Autism is a complex neurodevelopmental disorder. Although many causes have been proposed, the cause is still questionable and ultimately unknown.
However, a recent study shows a potential link between autistic-like behavior in adult mice and exposure to a common antidepressant in the womb. One of the most commonly prescribed antidepressants is fluoxetine (Prozac), a serotonin reuptake inhibitor.
Fluoxetine can cross the placenta and is also detected in breast milk. According to Associate Professor Hyunsoo Shawn Je, from the Duke-NUS Neuroscience and Behavioural Disorders Program, a causal relationship between antidepressant exposure during pregnancy and children with autism and attention deficit disorder has not been pinpointed in studies so far.
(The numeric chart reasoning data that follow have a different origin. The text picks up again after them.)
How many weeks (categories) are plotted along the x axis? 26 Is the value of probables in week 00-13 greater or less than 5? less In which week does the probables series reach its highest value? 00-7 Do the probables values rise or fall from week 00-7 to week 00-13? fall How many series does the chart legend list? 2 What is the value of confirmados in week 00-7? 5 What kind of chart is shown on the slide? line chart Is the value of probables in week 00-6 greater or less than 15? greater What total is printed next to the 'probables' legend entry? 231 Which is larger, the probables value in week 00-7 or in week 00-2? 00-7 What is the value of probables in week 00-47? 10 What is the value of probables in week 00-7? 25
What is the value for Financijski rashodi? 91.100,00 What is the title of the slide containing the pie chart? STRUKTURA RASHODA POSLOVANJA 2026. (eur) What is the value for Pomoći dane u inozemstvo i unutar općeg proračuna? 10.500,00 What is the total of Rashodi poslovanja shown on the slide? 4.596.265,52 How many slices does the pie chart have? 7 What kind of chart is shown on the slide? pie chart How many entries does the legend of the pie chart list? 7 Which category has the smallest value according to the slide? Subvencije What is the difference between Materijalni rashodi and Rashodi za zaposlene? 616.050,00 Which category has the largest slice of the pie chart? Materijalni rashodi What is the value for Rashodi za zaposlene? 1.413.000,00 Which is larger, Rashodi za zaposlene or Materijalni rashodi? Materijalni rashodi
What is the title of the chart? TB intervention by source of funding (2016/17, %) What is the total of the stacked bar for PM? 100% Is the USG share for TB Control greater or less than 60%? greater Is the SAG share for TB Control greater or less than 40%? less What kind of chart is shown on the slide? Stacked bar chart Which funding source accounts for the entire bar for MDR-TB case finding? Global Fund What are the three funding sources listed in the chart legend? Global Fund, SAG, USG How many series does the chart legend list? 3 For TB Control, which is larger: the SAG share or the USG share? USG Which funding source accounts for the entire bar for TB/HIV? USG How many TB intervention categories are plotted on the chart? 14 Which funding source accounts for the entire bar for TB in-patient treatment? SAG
The researchers investigated adult mice born to mothers treated with fluoxetine over a 15-day time period, which corresponds to the second trimester in humans, compared with those born to mothers given normal saline. They noted specific differences in behavior.
For example, the unexposed mice normally explored all three arms of a Y-shaped maze over a 10-minute time period and, over the courses of multiple arm entries, mice usually enter a less recently visited arm, while the fluoxetine-exposed ones were less inclined to explore the unvisited arm.
In the second experiment, the mice were introduced to two juvenile mice, one after the other. When the second new mouse was introduced, mice that were not exposed to fluoxetine were more likely to only sniff the newly introduced mouse, recognizing that they had already met the first mouse. But the fluoxetine-exposed group sniffed both mice, indicating that they had impaired social recognition.
Next, the team examined nerve signal transmission in the prefrontal cortex, which moderates social behavior.
They found impaired transmission caused by an overactive serotonin receptor. Treating fluoxetine-exposed mice with a compound that blocks the receptor alleviated their behavioral problems and improved their working memory.
Next, the researchers want to examine autistic children born to mothers treated with antidepressants using positron emission tomography scans. If the scans also show enhanced serotonin receptor activity in the same area of the brain, the team plans to test whether serotonin receptor blockers can normalize their behaviors.